Importanti novità interessano anche la filiera distributiva. Il nuovo assetto prevede un sensibile ampliamento dell’elenco dei medicinali del Prontuario della distribuzione diretta che d’ora in avanti transiteranno attraverso il canale della Distribuzione per Conto (DPC), semplificando l’accesso alle terapie per i pazienti cronici e complessi.

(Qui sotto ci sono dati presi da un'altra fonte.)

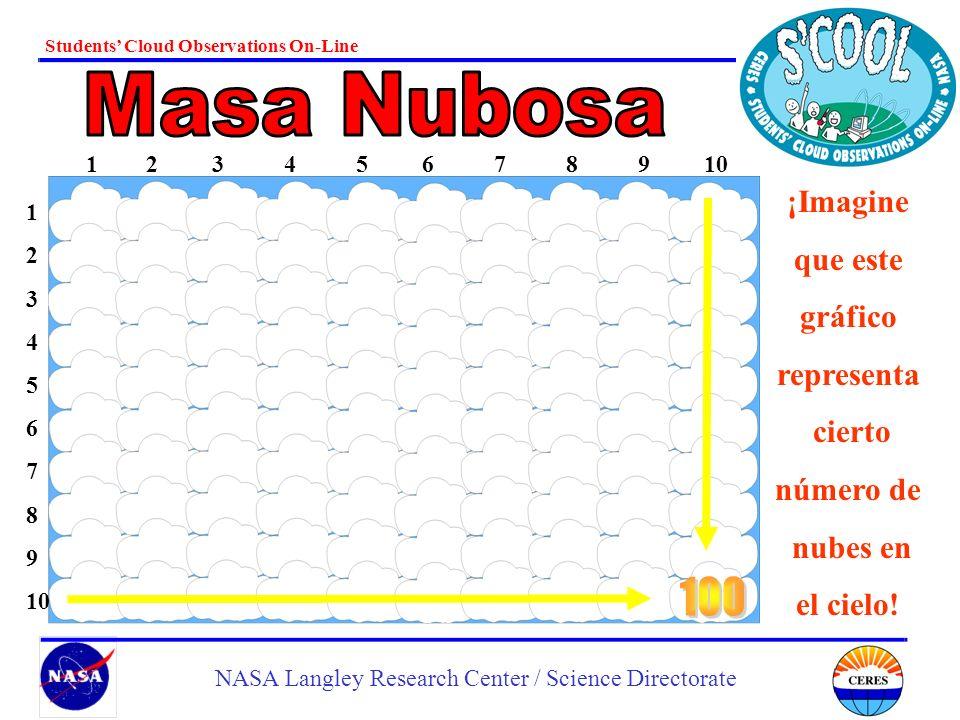 Masa Nubosa 100 ¡Imagine que este gráfico representa cierto número de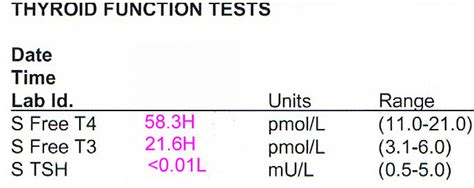 cost of thyroid test picture 5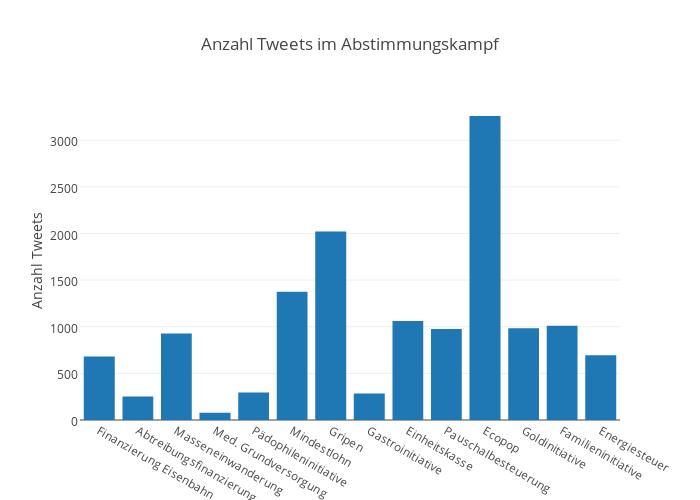 Anzahl Tweets im Abstimmungskampf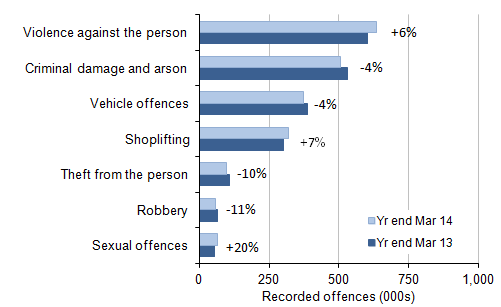 Figure 2: Selected victim-based police recorded crime offences: volumes and percentage change between 2012/13 and 2013/14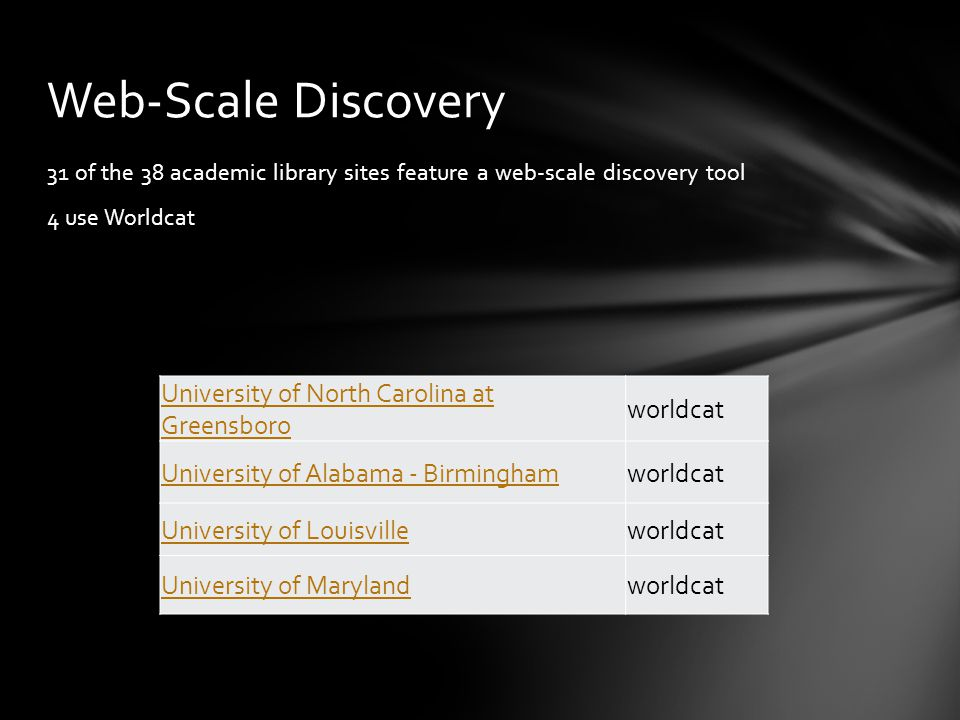 31 of the 38 academic library sites feature a web-scale discovery tool 4 use Worldcat Web-Scale Discovery University of North Carolina at Greensboro worldcat University of Alabama - Birminghamworldcat University of Louisvilleworldcat University of Marylandworldcat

La vera novità logistica è però l’estensione della DPC ai dispositivi medici a bassa complessità: prodotti monouso di consumo quotidiano come aghi e lancette pungidito potranno essere ritirati comodamente nella farmacia sotto casa.

Le risorse: un paracadute per le farmacie a basso fatturato

La sostenibilità economica dell’accordo è garantita da un piano di investimenti regionali progressivo. La Regione ha infatti stanziato 250mila euro per l’anno in corso (2026), importo che salirà a 1 milione di euro l’anno a decorrere dal 2027.

La scelta politica forte sta nella destinazione di queste risorse: una quota rilevante del fondo sarà infatti blindata e vincolata al sostegno delle farmacie rurali sussidiate e a basso fatturato. Un intervento mirato a garantire la tenuta economica dei presidi più fragili, salvaguardando quella capillarità che è la vera forza del sistema.

«Le farmacie rappresentano un punto di salute diffuso sul territorio, con una capillarità che consente di intercettare i bisogni delle persone e di dare risposte vicine, accessibili e qualificate», ha sottolineato l’assessore Riccardo Riccardi, commentando la firma. «Il rinnovo dell’Accordo integrativo regionale conferma e rafforza un’alleanza fondamentale per la sostenibilità del Servizio sanitario regionale. Diamo continuità a un percorso avviato tre anni fa e lo aggiorniamo rispetto alla trasformazione dei bisogni di salute».